The response to their Christmas appeal has been so good, she adds, that they have had to hire a van to deliver the gifts this weekend, but there will be plenty left over for dogs on Christmas Day.
"We've been doing a Christmas shoebox appeal which has been running for quite a few weeks now," Statt says. "We'll be bringing along the Christmas presents the public have generously donated – they will be wrapped up for Christmas for the dogs."
She adds: "We never really know how many dogs we'll get, but because there's an area of shelter it's going to be a good atmosphere. People are going to come along and know that they can bring their dogs. I hope that we'll see some familiar faces, and some new faces, too."
For those who want to donate food and gifts for the Christmas dinner, Streets Kitchen will be at Euston Gardens on Friday 22 December between 11am and 6pm, collecting donations from the public. "People will be bringing stuff down to us," Glackin says. "Sleeping bags, underwear, the bare basics that keep people alive."
While Glackin says he is thrilled with the positive response the Christmas Day event has had, he finds it frustrating that the issue of homelessness can be highlighted at Christmas – and forgotten again by the New Year.
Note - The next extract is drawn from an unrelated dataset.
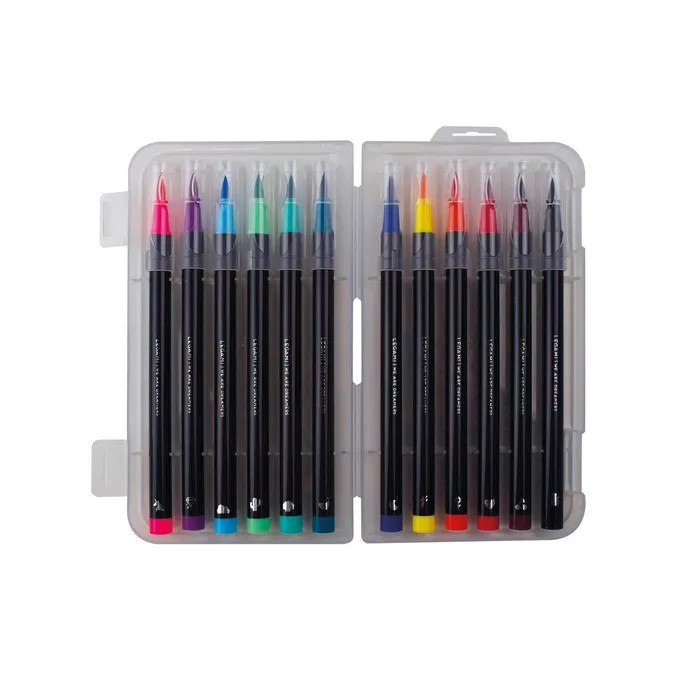 
                      
                        Legami - Set of 12 Brush Markers - Bright Colours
"I hope we can make people realise that homelessness isn't just for one day," he says. "I hope we get as much interest when we don't have train stations or anywhere. I hope people who read this and see what we're doing give us buildings to use. I would encourage businesses, if they have offices lying empty – we need space.
"Christmas is a very poignant, hard time, but every day of the week is hard. It's harder in January and February when nobody cares.
"Why do we do this? It keeps people alive, and that's what we're about."